5 | SAĞANAK

50 10 12
                                    

Bölüm Şarkısı: Smash Into Pieces - Higher


Merhabalar. 

Nasılsınız?

Oy ve yorumu unutmayalım lütfen =)


5 | SAĞANAK


Sonunda kendimi sakinleştirmeyi başarıp yataktan kalktım. Duyduğum gürültünün ne olduğunu bilmiyordum ama annemin yapmış olduğuna kendimi çoktan inandırmıştım. Sabahları kahvaltı hazırlarken uykulu olduğu için sürekli gürültü yapardı. Yine aynısı olmuş olmalıydı.

Başım dün akşamdan daha şiddetli ağrıyordu. Gözlerimi her kapayıp açtığımda sanki bir el, başımı avuçlarının arasında ezmeye çalışıyordu. 

Odadan çıkıp banyoya girdim. Ilık bir duş aldıktan sonra tekrar odama dönüp üzerimi giyinip saçlarımı kuruladım. Tüm bunları o kadar kısa sürede ve sanki önceden ayarlanmış gibi yapıyordum ki hareketlerimi kontrol edemiyordum. Aslında hiçbir şey düşünmemek için bu kadar hızlı hareket ettiğimin farkındaydım. Gördüğüm kâbusu düşünürsem etkisinden kurtulmam zorlaşacaktı, biliyordum.

Evde ses seda yoktu. Yine babamı kaçırmak istemiyordum. Sormam gereken bir sürü soru vardı ve bir türlü soramıyordum. Mutfağa girdiğimde annemin kahvaltı hazırladığını gördüm.

"Günaydın." diye mırıldandım.

"Sana da." diye cevap verdi annem duygudan yoksun sesle.

"Gürültü duydum az önce. Ne oldu?"

Annem telaşla sandalyeyi işaret ederek "Sandalyeye çarptım o düştü." dedi. Yüzüme bakmamaya devam ediyordu.

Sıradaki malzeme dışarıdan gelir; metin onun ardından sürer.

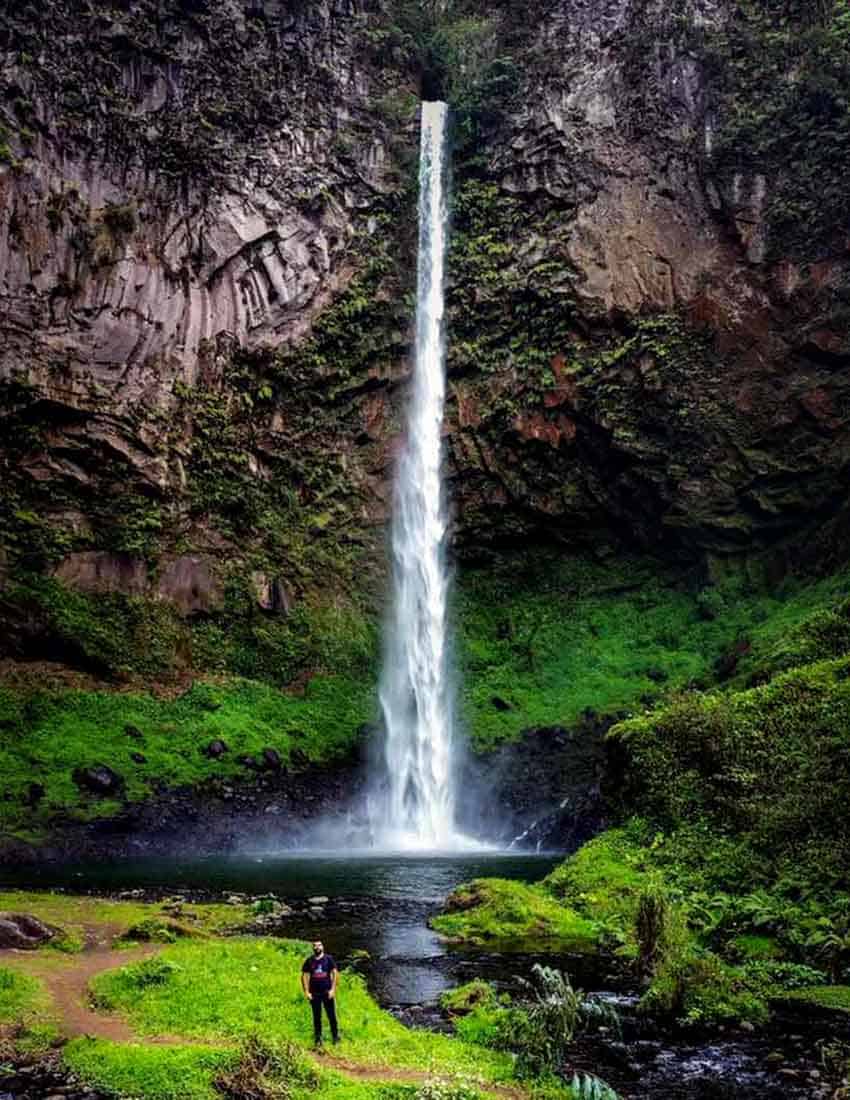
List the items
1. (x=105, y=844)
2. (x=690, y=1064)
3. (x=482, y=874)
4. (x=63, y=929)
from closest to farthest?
(x=690, y=1064) < (x=63, y=929) < (x=482, y=874) < (x=105, y=844)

"İyi misin?" diye sorduğumda başını sallayıp kahvaltıyı hazırlamaya devam etti.

"Babam uyuyor mu?" diye sordum, omzumu kapıya yaslarken.

"Yarım saat önce çıktı." dedi. Kaseye kırdığı yumurtayı ocağın üzerindeki tavaya döktü. Omzunun üzerinden bana baktı. "Dersler nasıl gidiyor?"

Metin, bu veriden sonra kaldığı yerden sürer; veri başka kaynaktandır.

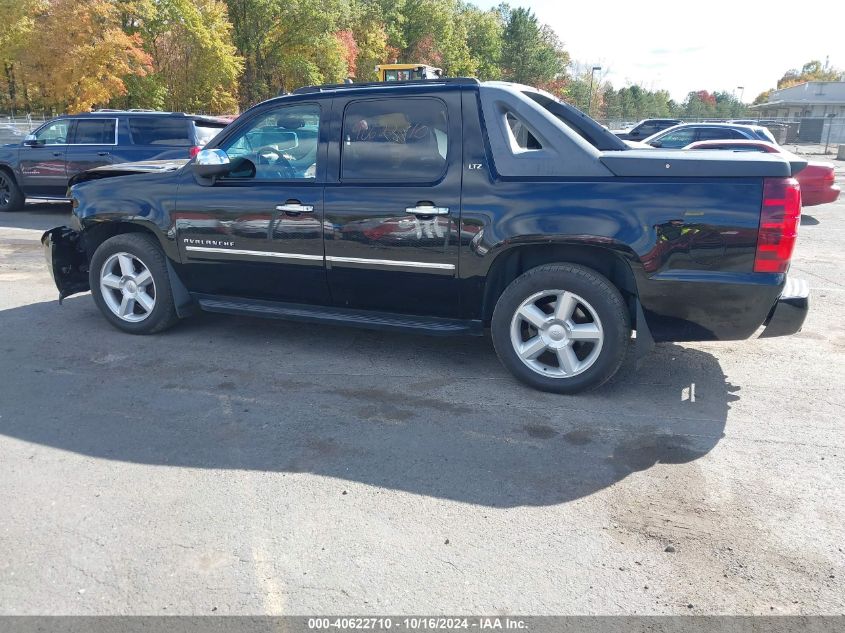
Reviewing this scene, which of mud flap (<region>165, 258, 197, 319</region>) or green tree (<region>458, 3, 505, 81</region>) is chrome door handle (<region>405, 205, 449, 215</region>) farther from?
green tree (<region>458, 3, 505, 81</region>)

Uyanır uyanmaz ilk soru da sadece dersten ibaretti. Bazen konuşacağımız hiçbir konu olmadığı için benimle ders hakkında konuştuğunu düşünürdüm.

"İyi." diye kısa cevap verdim.

"İyi?" dedi sorar gibi. Devamını hatta daha fazlasını duymak istiyordu. Sadece tebessüm ettim.

Masanın yanına gidip sandalyeye oturdum. Babam yine gitmişti. Geç kalmıştım. Annemle evde yalnız kalmaktan her zaman çekinirdim. Tüm gün odamdan çıkmazdım. Genellikle babam eve gelince odamdan çıkardım. Bu durumu fazlasıyla normalleşmişti. Ne annem ne de ben rahatsız olmuyorduk. Çünkü bazen susmak konuşmaktan daha az yakıyordu insanın canını.

Annem sahanda yumurtayı önüme koyduktan sonra "Baban gitmeden önce kahvaltı yaptı. Bende onunla birlikte yedim." dedi.

Başımı aşağı yukarı salladım. Rahat bir şekilde kahvaltı yapabilecektim.

"Çay hâlâ sıcak." dedi. Kalkıp doldurmam gerektiğini ima ederek.

Ayağa kalktığımda annem mutfaktan çıkmak üzereydi. "Anne," diye seslendim. "Gökay'la kütüphaneye gideceğiz birazdan." dedim bir anda. Önüme dönüp büyük kupaya çayı doldurmaya başladım. Evden çıkabilmem için bir fırsattı.